Start of Data excerpts

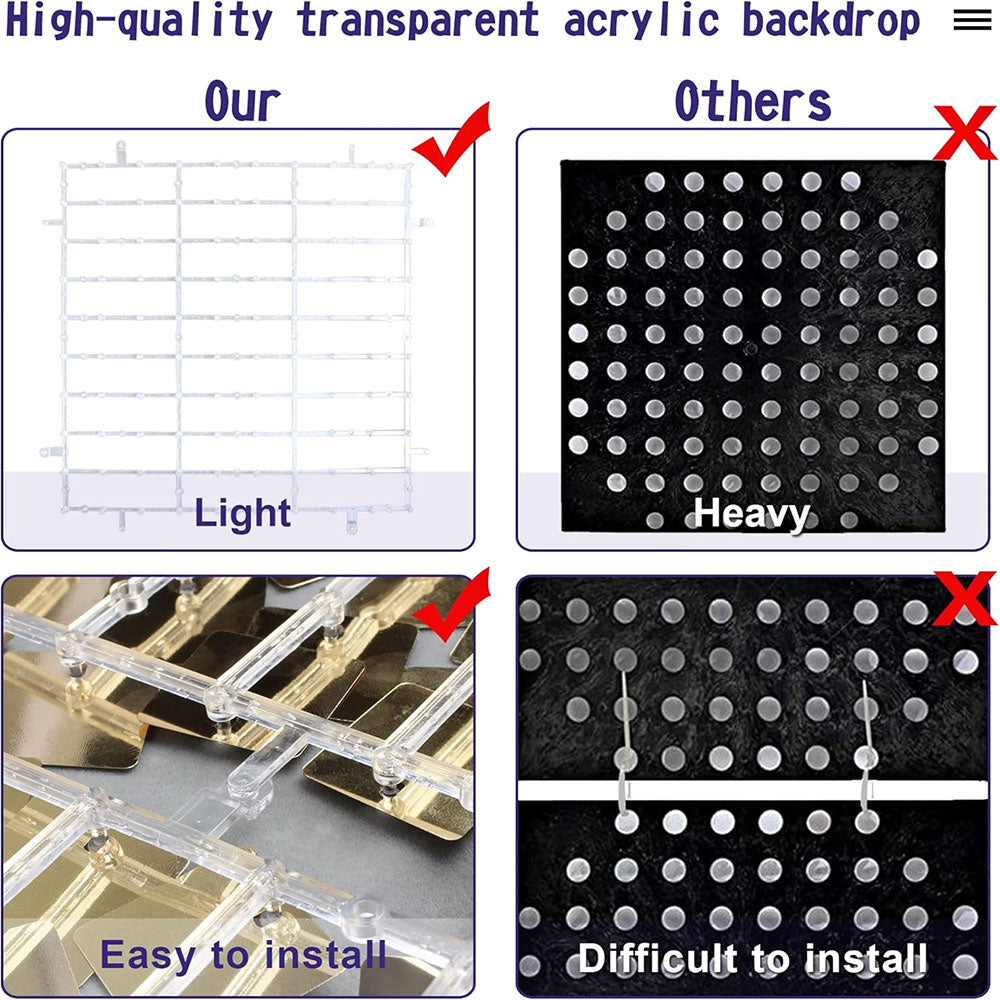 High-quality transparent acrylic backdrop

Our

Others

Light

Heavy

Easy to install

Difficult to install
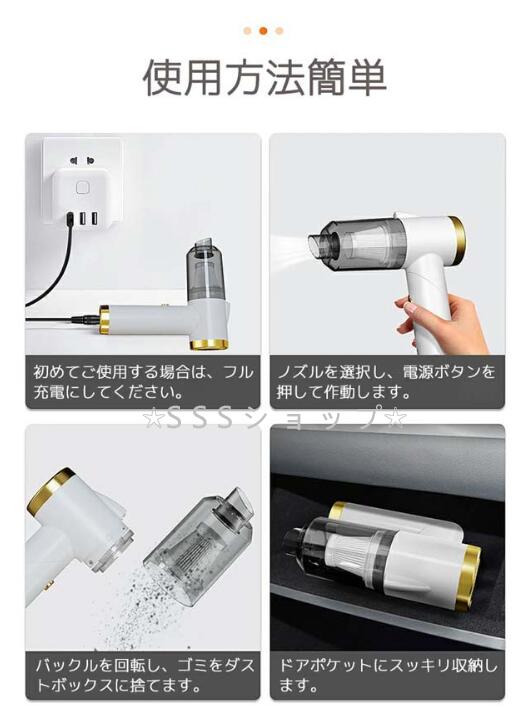 使用方法簡単

初めてご使用する場合は、フル充電にしてください。

ノズルを選択し、電源ボタンを押して作動します。

☆ＳＳＳショップ☆

バックルを回転し、ゴミをダストボックスに捨てます。

ドアポケットにスッキリ収納します。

End of Data excerpts

**What is being asked**. What is needed is an exact transcription of every entry, minus the pictures.

**Solution to this task**.
 High-quality transparent acrylic backdrop

Our

Others

Light

Heavy

Easy to install

Difficult to install
 使用方法簡単

初めてご使用する場合は、フル充電にしてください。

ノズルを選択し、電源ボタンを押して作動します。

☆ＳＳＳショップ☆

バックルを回転し、ゴミをダストボックスに捨てます。

ドアポケットにスッキリ収納します。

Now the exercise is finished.